La prima svolta si ha con Jackie Brown: nella presentazione di un prodotto aderente  al noir, privo di quella frammentazione che opera su tutti i livelli del film (piano formale e sceneggiatura), si in riconosce in Tarantino la maestria di dirigere una pellicola impeccabile, che rinnova il genere tramite personaggi e i dialoghi brillanti, pur non ricorrendo a situazioni estreme ma riproponendo contesti e circostanze caratteristiche del genere cui appartiene. Tarantino dimostra di essere un ottimo regista e un geniale sceneggiatore pur senza eccedere, muovendosi con mano ferma all’interno di una narrazione classica contaminata di riferimenti all’blaxploitation.

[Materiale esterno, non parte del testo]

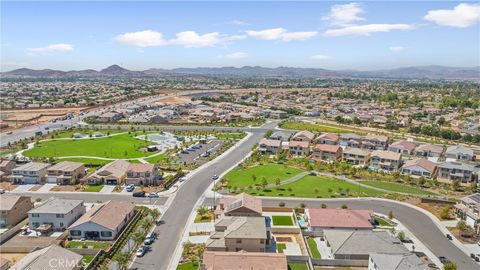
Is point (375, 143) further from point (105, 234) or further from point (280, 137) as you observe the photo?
point (105, 234)

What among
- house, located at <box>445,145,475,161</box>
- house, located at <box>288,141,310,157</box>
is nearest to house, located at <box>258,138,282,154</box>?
house, located at <box>288,141,310,157</box>

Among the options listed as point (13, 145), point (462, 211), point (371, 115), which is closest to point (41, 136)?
point (13, 145)

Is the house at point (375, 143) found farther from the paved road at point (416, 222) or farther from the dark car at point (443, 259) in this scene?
the dark car at point (443, 259)

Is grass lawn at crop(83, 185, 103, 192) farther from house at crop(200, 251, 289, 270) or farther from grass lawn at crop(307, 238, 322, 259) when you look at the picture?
grass lawn at crop(307, 238, 322, 259)

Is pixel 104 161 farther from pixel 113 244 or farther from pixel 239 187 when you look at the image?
pixel 113 244

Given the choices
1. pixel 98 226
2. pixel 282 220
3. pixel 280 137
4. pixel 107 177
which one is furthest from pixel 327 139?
pixel 98 226

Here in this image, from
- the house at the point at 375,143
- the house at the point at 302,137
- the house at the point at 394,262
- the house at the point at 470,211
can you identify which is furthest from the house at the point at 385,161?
the house at the point at 394,262
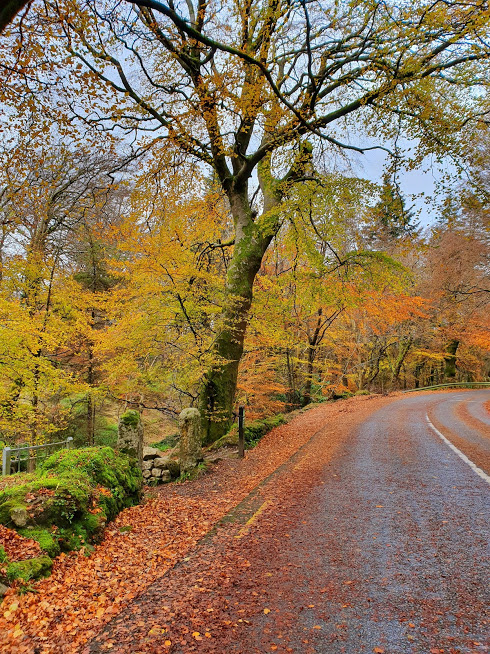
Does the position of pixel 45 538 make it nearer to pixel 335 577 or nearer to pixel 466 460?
pixel 335 577

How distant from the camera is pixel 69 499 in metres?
4.04

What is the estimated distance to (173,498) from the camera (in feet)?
19.3

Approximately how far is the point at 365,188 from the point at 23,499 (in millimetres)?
8706

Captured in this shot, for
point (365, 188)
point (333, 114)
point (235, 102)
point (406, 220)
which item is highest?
point (333, 114)

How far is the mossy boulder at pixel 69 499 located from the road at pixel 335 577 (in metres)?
1.26

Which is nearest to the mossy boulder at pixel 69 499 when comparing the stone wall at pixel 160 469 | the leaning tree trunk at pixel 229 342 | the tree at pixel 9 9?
the stone wall at pixel 160 469

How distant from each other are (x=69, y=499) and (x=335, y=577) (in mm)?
2855

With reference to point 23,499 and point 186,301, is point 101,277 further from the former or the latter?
point 23,499

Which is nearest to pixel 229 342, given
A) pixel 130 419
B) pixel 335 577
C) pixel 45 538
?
pixel 130 419

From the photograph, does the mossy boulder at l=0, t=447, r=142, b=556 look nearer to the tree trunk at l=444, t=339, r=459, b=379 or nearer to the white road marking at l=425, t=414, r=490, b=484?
the white road marking at l=425, t=414, r=490, b=484

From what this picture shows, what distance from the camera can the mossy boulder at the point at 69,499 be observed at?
11.9 feet

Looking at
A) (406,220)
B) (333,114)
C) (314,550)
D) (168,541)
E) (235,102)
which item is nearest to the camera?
(314,550)

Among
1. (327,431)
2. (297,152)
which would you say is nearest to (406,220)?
(297,152)

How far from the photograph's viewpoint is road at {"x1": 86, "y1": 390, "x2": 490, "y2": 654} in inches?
94.6
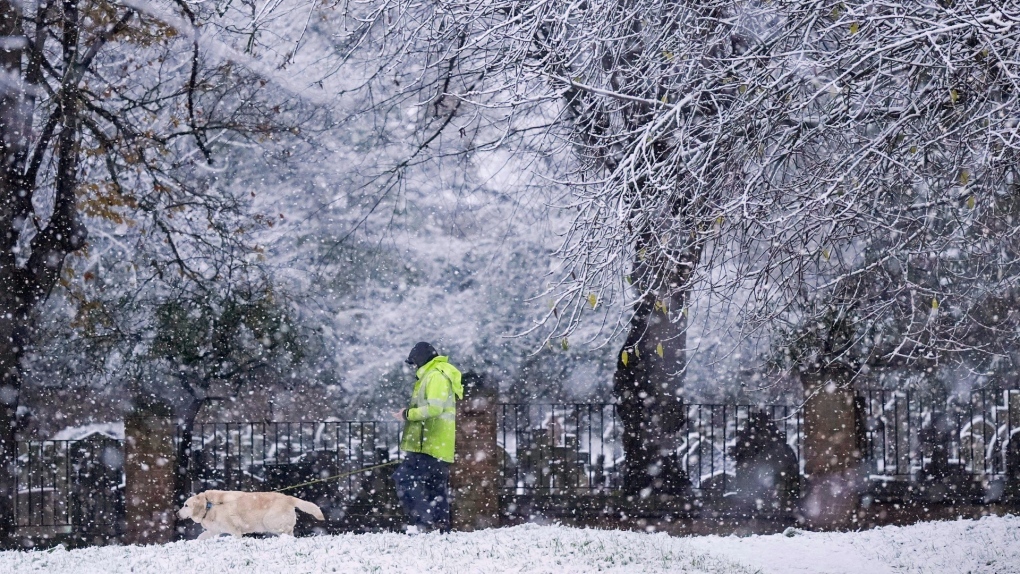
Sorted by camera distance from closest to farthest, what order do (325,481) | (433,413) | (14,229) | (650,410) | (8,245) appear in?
(433,413)
(8,245)
(14,229)
(325,481)
(650,410)

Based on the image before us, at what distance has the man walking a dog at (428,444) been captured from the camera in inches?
332

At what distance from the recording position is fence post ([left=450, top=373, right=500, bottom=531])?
10.1 m

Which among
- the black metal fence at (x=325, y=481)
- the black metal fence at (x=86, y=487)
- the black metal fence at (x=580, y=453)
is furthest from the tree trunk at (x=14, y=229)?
the black metal fence at (x=580, y=453)

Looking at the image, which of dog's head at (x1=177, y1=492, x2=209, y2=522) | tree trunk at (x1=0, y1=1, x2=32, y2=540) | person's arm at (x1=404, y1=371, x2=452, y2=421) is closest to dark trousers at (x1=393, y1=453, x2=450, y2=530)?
person's arm at (x1=404, y1=371, x2=452, y2=421)

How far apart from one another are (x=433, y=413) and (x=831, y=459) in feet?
15.4

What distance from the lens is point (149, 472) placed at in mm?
10148

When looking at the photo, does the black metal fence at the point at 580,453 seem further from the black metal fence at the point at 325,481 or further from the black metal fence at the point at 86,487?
the black metal fence at the point at 86,487

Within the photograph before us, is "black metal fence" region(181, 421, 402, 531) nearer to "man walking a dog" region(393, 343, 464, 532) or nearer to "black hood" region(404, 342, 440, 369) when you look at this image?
"man walking a dog" region(393, 343, 464, 532)

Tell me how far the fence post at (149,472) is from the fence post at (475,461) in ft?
10.0

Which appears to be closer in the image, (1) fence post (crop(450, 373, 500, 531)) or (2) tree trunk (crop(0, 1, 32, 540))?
(1) fence post (crop(450, 373, 500, 531))

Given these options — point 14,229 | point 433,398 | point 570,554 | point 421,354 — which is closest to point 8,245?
point 14,229

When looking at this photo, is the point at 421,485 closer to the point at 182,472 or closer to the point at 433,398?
the point at 433,398

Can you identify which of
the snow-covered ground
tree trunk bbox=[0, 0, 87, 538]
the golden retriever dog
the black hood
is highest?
tree trunk bbox=[0, 0, 87, 538]

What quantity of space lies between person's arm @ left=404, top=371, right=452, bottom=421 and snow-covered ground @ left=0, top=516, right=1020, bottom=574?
1.03 meters
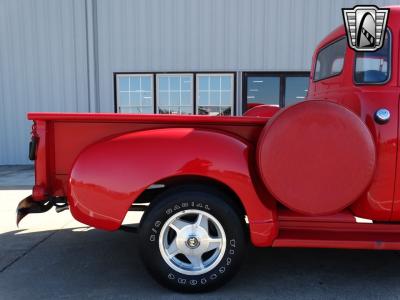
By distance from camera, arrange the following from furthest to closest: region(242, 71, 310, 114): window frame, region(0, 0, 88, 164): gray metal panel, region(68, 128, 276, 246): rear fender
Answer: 1. region(0, 0, 88, 164): gray metal panel
2. region(242, 71, 310, 114): window frame
3. region(68, 128, 276, 246): rear fender

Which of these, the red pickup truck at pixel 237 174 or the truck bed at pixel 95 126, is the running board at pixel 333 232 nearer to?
the red pickup truck at pixel 237 174

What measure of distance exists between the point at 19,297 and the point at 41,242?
1.19m

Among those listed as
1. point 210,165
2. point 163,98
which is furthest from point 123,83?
point 210,165

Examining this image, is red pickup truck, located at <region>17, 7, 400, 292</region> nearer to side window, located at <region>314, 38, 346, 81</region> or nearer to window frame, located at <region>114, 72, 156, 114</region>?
side window, located at <region>314, 38, 346, 81</region>

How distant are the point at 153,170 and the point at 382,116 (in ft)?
5.41

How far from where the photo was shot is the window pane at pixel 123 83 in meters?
8.69

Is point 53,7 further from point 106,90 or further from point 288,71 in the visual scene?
point 288,71

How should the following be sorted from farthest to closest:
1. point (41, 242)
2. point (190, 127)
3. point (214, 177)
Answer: point (41, 242)
point (190, 127)
point (214, 177)

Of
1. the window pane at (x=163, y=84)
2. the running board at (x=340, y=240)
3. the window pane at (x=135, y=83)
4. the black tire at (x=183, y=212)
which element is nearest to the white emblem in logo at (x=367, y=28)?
the running board at (x=340, y=240)

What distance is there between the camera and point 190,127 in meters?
2.64

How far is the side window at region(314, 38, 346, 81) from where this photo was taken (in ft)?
9.65

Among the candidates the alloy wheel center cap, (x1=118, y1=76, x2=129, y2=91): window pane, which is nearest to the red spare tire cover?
the alloy wheel center cap

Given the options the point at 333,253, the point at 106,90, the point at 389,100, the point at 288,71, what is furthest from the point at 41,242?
the point at 288,71

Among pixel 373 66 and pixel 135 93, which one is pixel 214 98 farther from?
pixel 373 66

Ma le prime titubanze si hanno nel quarto film del regista, Kill Bill, in cui Quentin Tarantino non è all’altezza delle prime produzioni; il film, nato all’insegna del puro divertissement, sembra fare il verso al cinema del sol levante, il quale viene riproposto in maniera  smisurata. Se da una parte si riconosce il merito di saper mischiare genere diversi e proporre personaggi che sfiorano il parossismo, dall’altra pecca in profondità: dedito quasi ad un tecnicismo senz’anima Tarantino si concede alla superficialità dell’immagine, abbandonando i dialoghi che trionfavano nelle prime produzioni e palesando una spettacolarizzazione del ritmo e degli eventi. La fredda violenza che caratterizzava Le iene viene sostituita dall’autocompiacimento a dal patetismo; nessuna sperimentazione trova spazio ma c’è solo idolatria verso il cinema di culto.

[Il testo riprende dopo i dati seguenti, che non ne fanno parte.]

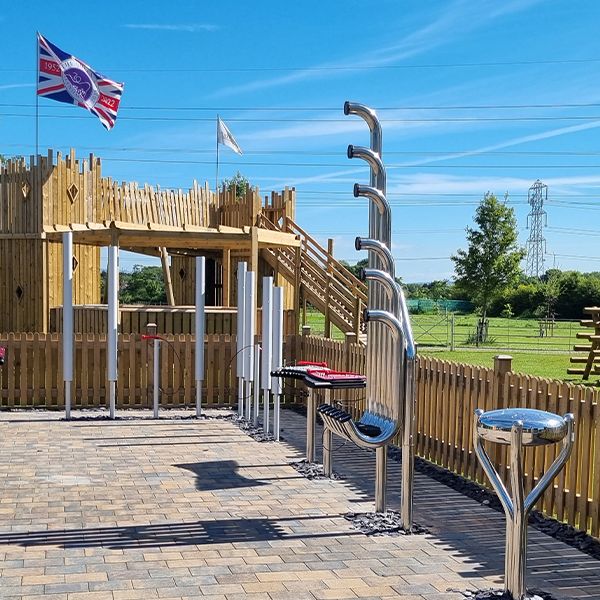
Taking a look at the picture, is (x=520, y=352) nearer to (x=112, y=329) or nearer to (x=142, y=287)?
(x=112, y=329)

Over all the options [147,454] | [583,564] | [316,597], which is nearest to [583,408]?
[583,564]

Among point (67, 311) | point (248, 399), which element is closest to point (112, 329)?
point (67, 311)

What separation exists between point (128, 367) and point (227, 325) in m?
5.10

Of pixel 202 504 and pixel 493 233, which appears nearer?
pixel 202 504

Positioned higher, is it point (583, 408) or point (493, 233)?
point (493, 233)

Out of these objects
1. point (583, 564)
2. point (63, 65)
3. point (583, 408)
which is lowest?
point (583, 564)

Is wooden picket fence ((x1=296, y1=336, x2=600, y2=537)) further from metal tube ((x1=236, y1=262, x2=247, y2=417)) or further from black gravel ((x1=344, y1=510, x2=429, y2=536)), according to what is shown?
metal tube ((x1=236, y1=262, x2=247, y2=417))

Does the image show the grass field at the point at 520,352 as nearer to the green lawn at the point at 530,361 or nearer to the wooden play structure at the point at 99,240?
the green lawn at the point at 530,361

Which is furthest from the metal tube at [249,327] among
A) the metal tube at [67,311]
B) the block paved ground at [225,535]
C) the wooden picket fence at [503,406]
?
the wooden picket fence at [503,406]

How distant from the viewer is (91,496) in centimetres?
801

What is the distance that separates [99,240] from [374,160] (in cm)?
1371

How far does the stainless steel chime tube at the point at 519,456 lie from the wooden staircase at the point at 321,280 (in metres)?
14.6

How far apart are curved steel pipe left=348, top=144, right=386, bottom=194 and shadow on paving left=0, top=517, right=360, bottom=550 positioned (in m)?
3.04

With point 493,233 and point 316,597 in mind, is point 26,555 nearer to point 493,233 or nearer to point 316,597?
point 316,597
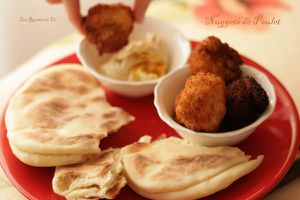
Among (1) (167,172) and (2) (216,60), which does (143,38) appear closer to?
(2) (216,60)

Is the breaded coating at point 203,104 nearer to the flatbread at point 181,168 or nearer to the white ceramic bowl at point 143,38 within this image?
the flatbread at point 181,168

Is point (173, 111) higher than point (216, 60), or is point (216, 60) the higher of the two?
point (216, 60)

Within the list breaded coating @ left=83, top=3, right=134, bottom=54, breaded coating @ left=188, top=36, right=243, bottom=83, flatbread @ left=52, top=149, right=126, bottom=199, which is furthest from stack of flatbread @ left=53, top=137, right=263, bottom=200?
breaded coating @ left=83, top=3, right=134, bottom=54

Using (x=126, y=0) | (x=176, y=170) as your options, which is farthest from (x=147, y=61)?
(x=126, y=0)

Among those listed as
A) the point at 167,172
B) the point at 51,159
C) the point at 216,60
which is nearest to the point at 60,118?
the point at 51,159

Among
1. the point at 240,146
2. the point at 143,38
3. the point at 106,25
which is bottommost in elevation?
the point at 240,146

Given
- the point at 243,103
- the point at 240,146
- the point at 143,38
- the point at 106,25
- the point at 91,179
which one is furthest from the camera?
the point at 143,38

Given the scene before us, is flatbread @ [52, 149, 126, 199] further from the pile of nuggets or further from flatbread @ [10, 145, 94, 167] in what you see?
the pile of nuggets

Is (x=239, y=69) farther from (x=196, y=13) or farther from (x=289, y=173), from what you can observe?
(x=196, y=13)
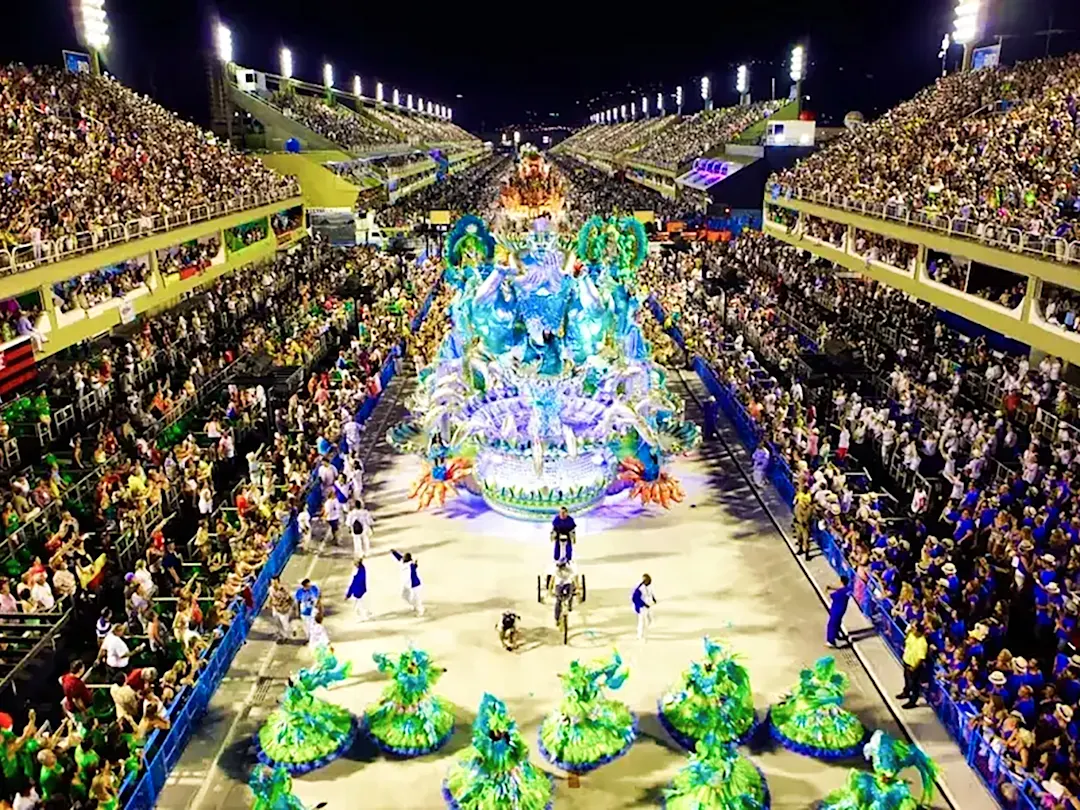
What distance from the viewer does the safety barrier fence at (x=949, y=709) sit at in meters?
9.45

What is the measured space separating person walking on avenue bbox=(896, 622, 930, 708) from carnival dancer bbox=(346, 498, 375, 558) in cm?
869

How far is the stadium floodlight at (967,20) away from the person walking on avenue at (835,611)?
147ft

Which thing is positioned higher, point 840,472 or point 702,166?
point 702,166

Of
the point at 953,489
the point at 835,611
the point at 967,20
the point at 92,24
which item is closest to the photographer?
the point at 835,611

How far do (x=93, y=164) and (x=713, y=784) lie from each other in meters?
30.1

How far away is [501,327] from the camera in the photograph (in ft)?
56.5

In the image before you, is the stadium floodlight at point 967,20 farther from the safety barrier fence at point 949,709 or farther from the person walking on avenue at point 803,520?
the person walking on avenue at point 803,520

Dimentico dei primi capolavori, Tarantino si abbandona ai ritmi degni dell’action movie più piatto, riempiendo il film di un vuoto dinamismo. La velocità e l’action, da interpolazioni che erano in un cinema fatto di dialoghi e sequenze memorabili,  finiscono col diventare il senso ultimo di un opera che si svuota e si carica della portata spettacolosa che caratterizza molto cinema commerciale. Se la parola era la co-produttrice di senso all’interno del film, arrivando anche ad anticipare l’immagine palesandone l’inefficienza, è pur vero che con il quarto film dell’autore, la parola viene soppiantata a favore dell’azione e del sentimentalismo, rinunciando alla freddezza che caratterizzava le opere prime.

Ma dopo il divertito Kill Bill, Quentin Tarantino sembra ritornare sui suoi passi con A prova di morte, ove road movie e dialoghi brillanti tornano a prender forma; ora, anche se all’interno del progetto Grindhouse il film di Tarantino risulta fuori luogo rispetto al più riuscito Planet terror di Rodriguez, si intravede un ritorno ai toni più tarantiniani.

Forti di ciò, aspettando Bastardi ingloriosi, speriamo nel ritorno ad un pensiero più critico e complesso del film, auspicando un prodotto che sia ancora il frutto di un profondo amore per la settima arte; che sia scevro da facili soluzioni coinvolgenti e lontano dai paraventi che caratterizzano molte produzioni comuni; che sia orientato in profondità, verso lo sperimentalismo e le riflessioni che hanno fatto di questo autore uno dei più grandi autori del nostro tempo.